Clothing as Visual Language in the Long Eighteenth Century Panel at the American Society for Eighteenth Century Studies (ASECS) Annual Conference
Where: Minneapolis, Minnesota, USA
When: March 30 to April 2, 2017
Submission Guidelines: Proposals for papers should be sent directly to the session chair, Kristin O’Rourke, no later than 15 September 2016. Please include your telephone and fax numbers and e-mail address. The session chair should be informed of any audio-visual needs and special scheduling requests. Presentations by younger and untenured scholars are warmly encouraged.
European clothing styles changed dramatically over the course of the eighteenth century, as did their depiction in the arts of the time.
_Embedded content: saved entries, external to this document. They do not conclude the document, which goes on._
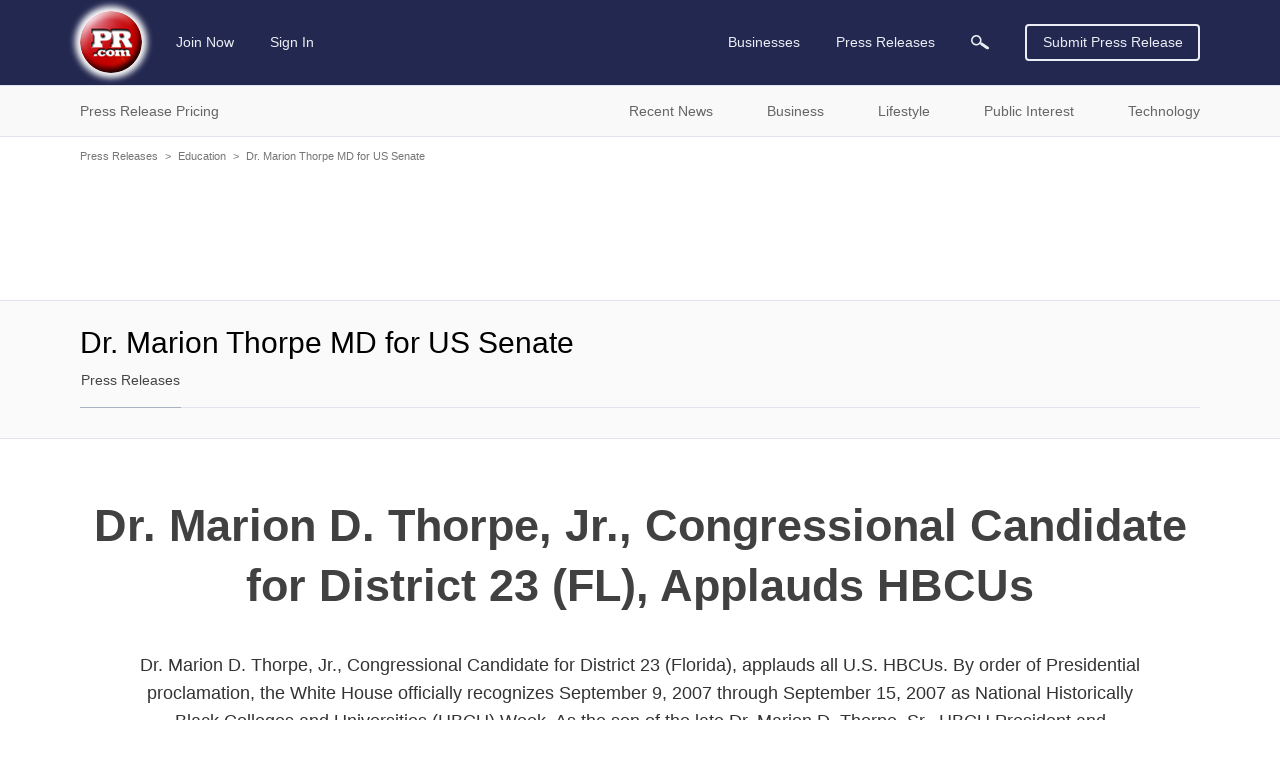

--- FILE ---
content_type: text/html; charset=utf-8
request_url: https://www.google.com/recaptcha/api2/aframe
body_size: 248
content:
<!DOCTYPE HTML><html><head><meta http-equiv="content-type" content="text/html; charset=UTF-8"></head><body><script nonce="4RgYfM1L4esXXMU9-FEUNg">/** Anti-fraud and anti-abuse applications only. See google.com/recaptcha */ try{var clients={'sodar':'https://pagead2.googlesyndication.com/pagead/sodar?'};window.addEventListener("message",function(a){try{if(a.source===window.parent){var b=JSON.parse(a.data);var c=clients[b['id']];if(c){var d=document.createElement('img');d.src=c+b['params']+'&rc='+(localStorage.getItem("rc::a")?sessionStorage.getItem("rc::b"):"");window.document.body.appendChild(d);sessionStorage.setItem("rc::e",parseInt(sessionStorage.getItem("rc::e")||0)+1);localStorage.setItem("rc::h",'1768374747238');}}}catch(b){}});window.parent.postMessage("_grecaptcha_ready", "*");}catch(b){}</script></body></html>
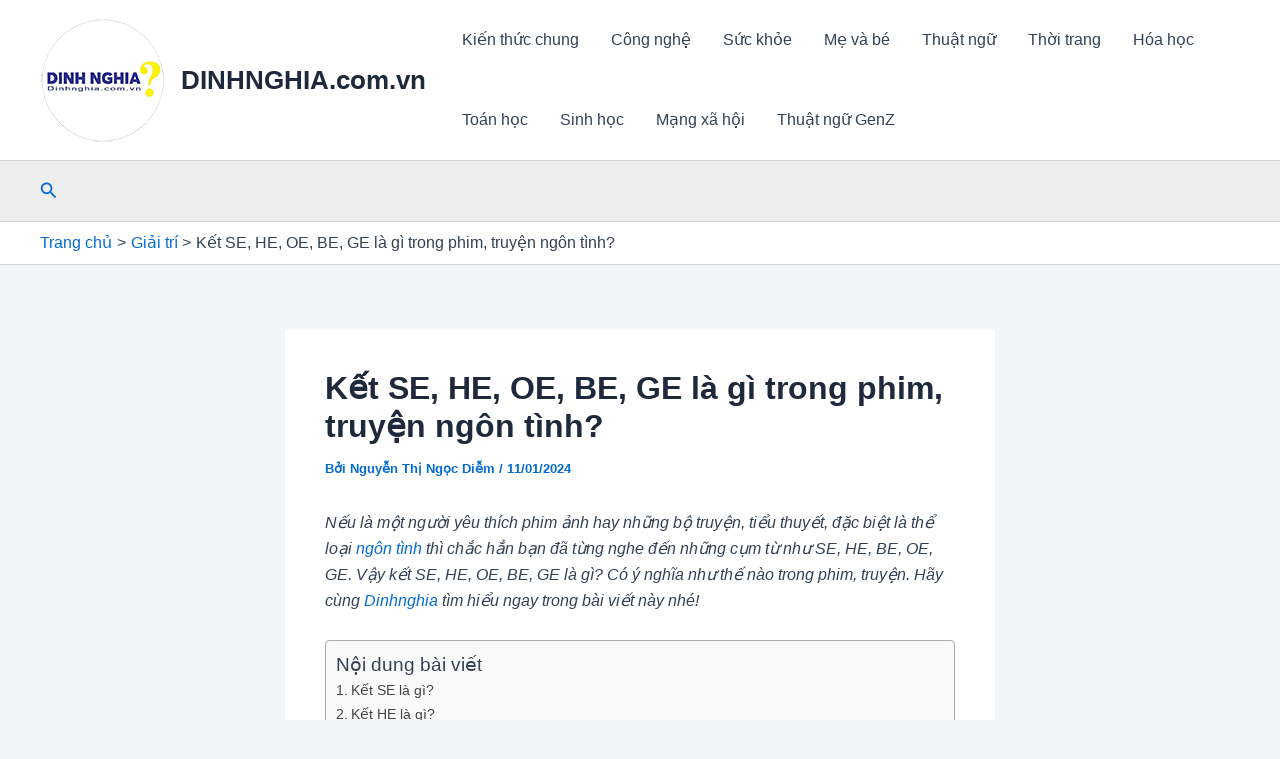

--- FILE ---
content_type: text/html; charset=utf-8
request_url: https://www.google.com/recaptcha/api2/aframe
body_size: 267
content:
<!DOCTYPE HTML><html><head><meta http-equiv="content-type" content="text/html; charset=UTF-8"></head><body><script nonce="Hl7Mt8fa9VmJ2PxE1GvUOQ">/** Anti-fraud and anti-abuse applications only. See google.com/recaptcha */ try{var clients={'sodar':'https://pagead2.googlesyndication.com/pagead/sodar?'};window.addEventListener("message",function(a){try{if(a.source===window.parent){var b=JSON.parse(a.data);var c=clients[b['id']];if(c){var d=document.createElement('img');d.src=c+b['params']+'&rc='+(localStorage.getItem("rc::a")?sessionStorage.getItem("rc::b"):"");window.document.body.appendChild(d);sessionStorage.setItem("rc::e",parseInt(sessionStorage.getItem("rc::e")||0)+1);localStorage.setItem("rc::h",'1767161989425');}}}catch(b){}});window.parent.postMessage("_grecaptcha_ready", "*");}catch(b){}</script></body></html>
While the nervous draperies of late seventeenth-early eighteenth century portraits lend a dynamism and power to the elite subject, the mid-century emphasis on up-to-the-minute fashion and the meticulous representation of fabric and cuts bring a sense of realism to both the glittering upper-class world and lower domestic sphere. By contrast, the later eighteenth century classical revival meant, on the whole, a more abstracted perception of clothing in art as covering or draping the idealized, timeless body, rather than rendering it contemporary and tactile. Can we read clothing in the arts as an expressive language that offers clues as to the power of dress in conveying messages related to social and economic status, craft, fashion, trade, and so forth? Building upon recent work by social, cultural, and art historians on the construction, utility, appropriation, and circulation of clothing as material object and as artisanal product, this panel seeks interdisciplinary papers that explore the multiple meanings of clothing in the visual arts and the connection to ‘real’ clothing. The panel welcomes papers on all aspects of clothing and in all artistic media.